Trap Outs: As the swarm season dies down, bee removal season picks up when unwitting homeowners notice bees that have taken up residence in their walls, trees, mailboxes or any other cavities they find suitable. Much like swarm removal, one must discerning about trap out selection.

For those who are unaware, a trap out is a method for removing honey bees from a cavity (usually a wall). Rather than cutting the wall open and removing all of the bees and combs, the beekeeper uses a trickery to get the bees out. By sealing up all of the bees entrances but one, and then placing a screen funnel over the last entrance (point facing outward), the bees can move out of the wall but can’t find their way back in.

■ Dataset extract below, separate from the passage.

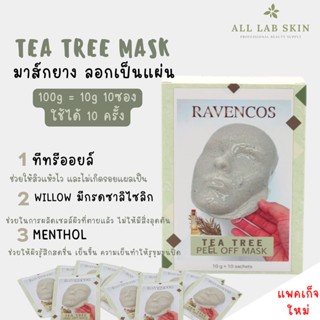 Acne Tea Tree PO mask 100g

Once the funnel is in place, the beekeeper hangs or rests a small honey bee colony (ideally queenless with eggs from another colony) next to the funnel. As the bees give up hope on moving back into their wall, they join forces with the colony that has suddenly appeared. After a month or two, all of the bees should be out of the cavity and in your nucleus box.

Here I am doing a trap out in Portland, OR:

Honey bee trap out


Trap outs can be dangerous

Do note that the first couple weeks the bees will almost certainly find new entrances, making it vitally important that you check up on them weekly to ensure the rogue entrances get sealed and the one way exit continues to function properly. Otherwise the process is fruitless.

Once the bees are out of the wall the funnel can be removed and the colony outside now gets the opportunity to go back into the wall to rob out as much honey as possible. If this is during fall, you can bet that the bees will be ravenous for an easy honey source. After a week or two of robbing the hole can be sealed up and you can take your bees home.

This is a time consuming process that can easily go beyond the scope of work that you anticipated. Be sure to consider all of the factors involved with the trap out, such as: access to the property; height of the entrance; number of entrances; methods of sealing the entrances (duct tape, foam, screen, etc.). More than once have I quickly looked at a trap out site, figured it looked easy enough, only to find that it took me 4-5 hours to get the entrances sealed! If it’s high up or difficult to access, be doubly sure that a cut out isn’t a better option for you and the customer.